The Chicago Tribune: "Turning one's head and covering one's ears may be acceptable for children but not for adults in a democratic republic."
The Chicago Tribune: "Even if President Clinton survives the immense embarrassment of Kenneth Starr's report and staves off the demands for his resignation or impeachment, he will hardly have clear sailing ahead of him."
Newsday: "Calls for Clinton's resignation should also await a fuller airing of Starr's report and the White House's rebuttals."
Chicago Sun-Times: "The high office of the presidency has been defiled and held up to ridicule by Bill Clinton.... But should President Clinton resign or be forced out of office by the Congress? We think not."
San Francisco Chronicle: "The Starr report, at the least, shows a stunning level of recklessness and arrogance by the president of the United States."
The Dallas Morning News: "No election should easily be overturned. Yet neither should a president escape accountability."
The Arizona Republic: "Never before has the country been faced with such a challenge, and we must be fair and just as we pick our way through the reams of allegations, accusations and salacious scenarios."
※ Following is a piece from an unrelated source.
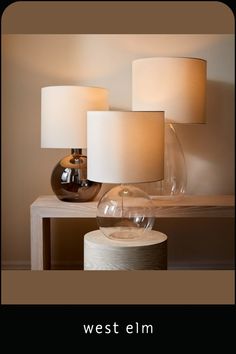 three lamps sitting on top of a wooden table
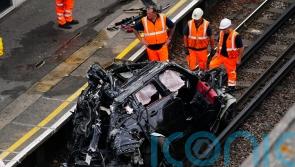 Woman dies in crash that leaves Range Rover on railway track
The New York Post: "In short, the [Supreme] Court ruled, 'perjury is an obstruction of justice.' And nowhere in their many opinions on the subject did the justices ever add the words, 'except when it's only about sex.'"
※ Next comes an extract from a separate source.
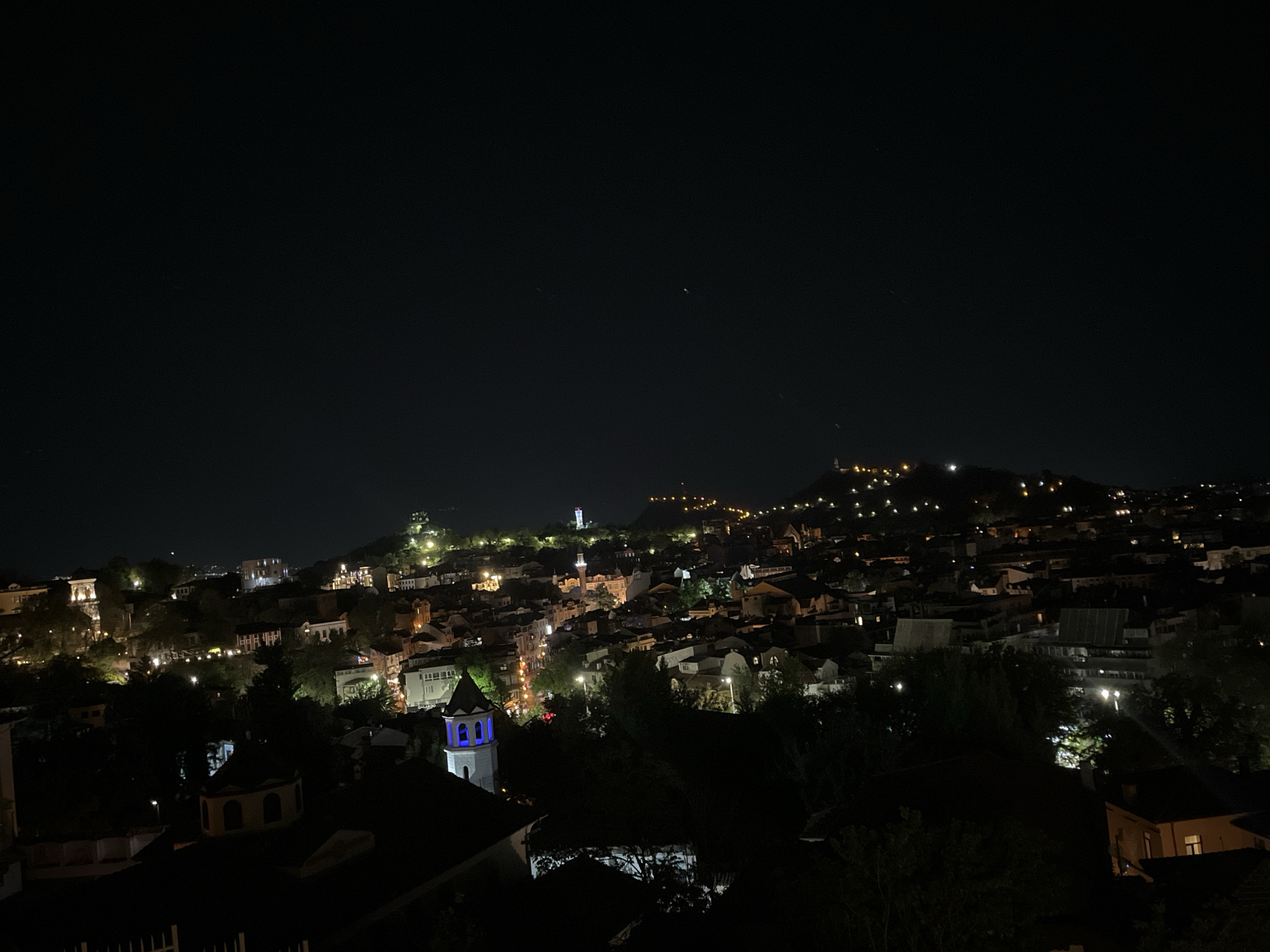At night, a high-angle view shows the city of Plovdiv, Bulgaria. A hilltop is illuminated with numerous small lights. A building with a tower with a blue illuminated facade is in the foreground. The sky is dark.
The Philadelphia Inquirer: "He should resign because, if he does not, his once-glittering agenda of centrist change faces a devastating setback in November's congressional elections."
The Star-Tribune, Minneapolis, Minn.: "Indeed, if the names of sexually transgressing heroes suddenly were erased from all U.S. schools, public buildings, streets and Navy ships, there would suddenly be a lot of jobs for sign painters and stone carvers."
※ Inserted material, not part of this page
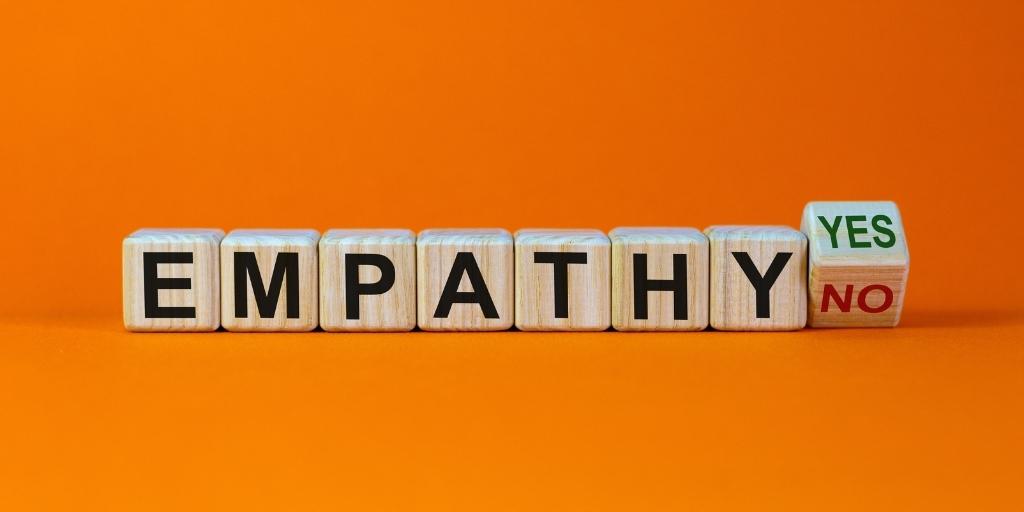 The word empathy spelled out in wooden blocks with a final block teetering between the words yes and no.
Detroit Free Press: "The House decision to release Kenneth Starr's report on President Bill Clinton directly via the Internet put a stamp of legitimacy and importance on a medium that still seems hardly out of infancy."
"Hillary Rodham Clinton has been perhaps the classiest player in the whole sorry mess surrounding her husband."
The Post-Dispatch, St. Louis: "If the American people are to judge Mr. Clinton, to forgive him or to impeach him, we have to engage more than our visceral reactions."
"This is still a country in which church and state remain separate. Doing penance for private sins is a spiritual matter irrelevant to public accountability."
"Mr. Starr sometimes stretches the facts and invents novel and disturbing theories of wrongdoing."
The Hartford Courant: "Yet another politician has been caught in, if not a lie, then a conspicuous act of hypocrisy. That politician is Rep. Helen Chenoweth of Idaho."
"He may again pull off a Houdini-like escape from his latest tight spot, but he has lost whatever stature he had as a moral and credible leader."
San Jose Mercury News: "When he first campaigned here six years ago, Clinton seemed too good to be true: a man of obvious intellect, radiating charm, he was both an articulate speaker and a good listener. Unfortunately, that first impression was too good to be true."
Albuquerque Journal: "Nowhere in the narrative of the report does one find one shred of moral concern by Clinton unlinked to concern about his political or legal future."
The Tampa Tribune: "But in his recent betrayal of the trust of his own supporters, this president has managed to tarnish even his own dull reputation."
The Wichita Eagle: "No, Mr. Clinton is not the only villain here. But Mr. Clinton's actions, both reckless and devious, tower over all the rest."
The Oklahoman: "Wrong ideas and sinful living have cut us off from Thee.... Hear this our prayer and grant that we may confidently expect to see it answered in our time, through Jesus Christ, Our Lord. Amen."
The Seattle Times: "By himself and through his aides, he tried to make the public complicit in his misconduct by asking us to feel contempt for a lawful investigation and, worse, to pretend that immoral behavior by public officials was irrelevant."
The Atlanta Journal-Constitution: "The American people have been doomed to a guided tour of hell."
The Charleston Daily Mail: "Sickening."